3)      Music for end of life care. Five studies were identified which included 175 patients. Music therapy was found to improve quality of lfe.

4)     Music for acquired brain injury. Seven studies with 184 participants were identified, although these typically included a range of therapeutic interventions. Music therapy was associated with improving gate velocity, stride length and stride symmetry,

5)      Music in oncology. The largest group of trials at 30 were found in this category, comprising over 1891 patients. Music therapy was found to reduce heart rate, lower respiration rates, blood pressure, and to reduce pain and improve mood and quality of life.

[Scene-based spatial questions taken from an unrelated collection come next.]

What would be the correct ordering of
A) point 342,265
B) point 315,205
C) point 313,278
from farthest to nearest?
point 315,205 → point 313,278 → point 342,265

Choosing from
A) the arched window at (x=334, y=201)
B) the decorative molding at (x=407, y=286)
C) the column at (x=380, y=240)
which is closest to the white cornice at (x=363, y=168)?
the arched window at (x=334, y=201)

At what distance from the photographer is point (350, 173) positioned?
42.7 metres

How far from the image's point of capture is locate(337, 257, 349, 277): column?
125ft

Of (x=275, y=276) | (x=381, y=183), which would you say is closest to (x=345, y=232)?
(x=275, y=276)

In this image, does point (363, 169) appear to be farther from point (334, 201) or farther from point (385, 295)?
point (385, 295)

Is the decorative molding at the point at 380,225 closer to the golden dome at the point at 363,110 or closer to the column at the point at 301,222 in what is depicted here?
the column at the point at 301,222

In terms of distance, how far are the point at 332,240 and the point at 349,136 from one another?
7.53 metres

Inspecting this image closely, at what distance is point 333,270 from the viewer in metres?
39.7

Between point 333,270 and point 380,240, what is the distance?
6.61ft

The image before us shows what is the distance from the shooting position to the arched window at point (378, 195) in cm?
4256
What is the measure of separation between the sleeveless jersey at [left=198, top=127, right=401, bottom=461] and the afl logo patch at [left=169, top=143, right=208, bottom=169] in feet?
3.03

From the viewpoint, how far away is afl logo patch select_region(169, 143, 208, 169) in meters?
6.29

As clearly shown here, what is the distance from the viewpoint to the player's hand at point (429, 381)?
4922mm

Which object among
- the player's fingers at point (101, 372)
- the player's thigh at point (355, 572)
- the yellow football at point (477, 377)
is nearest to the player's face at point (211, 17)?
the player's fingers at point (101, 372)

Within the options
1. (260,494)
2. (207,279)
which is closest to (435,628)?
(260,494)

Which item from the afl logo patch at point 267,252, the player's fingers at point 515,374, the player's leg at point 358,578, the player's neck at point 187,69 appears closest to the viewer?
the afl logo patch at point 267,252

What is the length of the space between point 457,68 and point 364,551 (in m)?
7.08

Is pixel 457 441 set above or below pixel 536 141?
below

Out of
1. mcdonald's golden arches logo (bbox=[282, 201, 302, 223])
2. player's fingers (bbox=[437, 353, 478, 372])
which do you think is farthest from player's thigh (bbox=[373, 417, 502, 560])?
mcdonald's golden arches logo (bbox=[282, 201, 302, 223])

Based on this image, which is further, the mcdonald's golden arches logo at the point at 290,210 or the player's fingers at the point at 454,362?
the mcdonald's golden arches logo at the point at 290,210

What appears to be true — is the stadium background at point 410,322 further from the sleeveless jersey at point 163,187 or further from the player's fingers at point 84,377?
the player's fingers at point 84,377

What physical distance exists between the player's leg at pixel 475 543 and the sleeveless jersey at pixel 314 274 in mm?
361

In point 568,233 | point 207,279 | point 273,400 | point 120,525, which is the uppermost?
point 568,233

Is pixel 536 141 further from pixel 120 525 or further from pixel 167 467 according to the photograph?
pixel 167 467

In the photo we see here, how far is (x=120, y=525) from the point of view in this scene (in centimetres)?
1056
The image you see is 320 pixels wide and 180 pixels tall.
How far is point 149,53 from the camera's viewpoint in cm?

At the time of the Cochrane reports the authors emphasised the need for more randomised controlled trials in music medicine, in order to clearly deliniate the effects of music in hopsital and clinic settings. There was a need to take more rigorous details of patient details such as gender, age, prefered coping strategies and medical history. There was also a call for more clear information about delivery treatment issues, such as dosage, frequency, timing, and length, in order to give translational information for clinical practice. Does this new study get us any closer to these goals?

As interesting as the new result may be, and as much as the findings are in line with previous similar literature (LePage et al. 2001; Stevens, 1990), I fear there are still several issues regarding the report that could be improved. I can find no patient details, either to describe the demographics of the participants, their medical history or their surgical interventions. These details may exist of course, but at this stage it is hard to draw any conclusions regarding the trial population.

There is also little detail about the music that was heard during the trials. Dr Parikh is quoted as say that easy listening and classical were the popular types of music such as Vivaldi and Frank Sinatra, which suggests to me that people may have been able to chose the music they prefered. It would be interesting to know more about this, as there is a growing understanding that patient choice of music is critical since our responses to music are so individual (based on our tastes, music listening history and life experiences). Was there a limited choice or free choice?

I recently had a MRI scan and was offered the chance to listen to music, from a limited selection of artists similar to that offered in the study. It is interesting and rather exciting to see that various hospitals are beginning to offer music for patient comfort, especially in MRI where specialised equipment (e.g. non metal headphones) would be necessary. But I have not heard of a standard clinical setting that allows a patient to bring their own music, except in the case of surgeons who can play their own favourite music while operating. Does anyone know of any cases? I would be interested to hear from you.

My final concern is that there seems to be not a great deal of controlled research investigating the effects of music in these environments. And I, for one, would really like to see more. One of the basic issues with the most recent study is that there is no control for the presence of music. This makes it impossible to say whether the effects were related to the music in particular; they could have been the result of simply adding sound to the environment.

Music medicine is still in its relative infancy, but as a complementary approach (NB. not alternative!) it is growing in popularity and in its evidence base. My hope for the future is that studies will adopt the practices of rigorous randomised controlled trials so we can better understand how music affects different people in various medical settings and therfore, allow us to learn how we can optimally use music to increase comfort and relieve anxiety.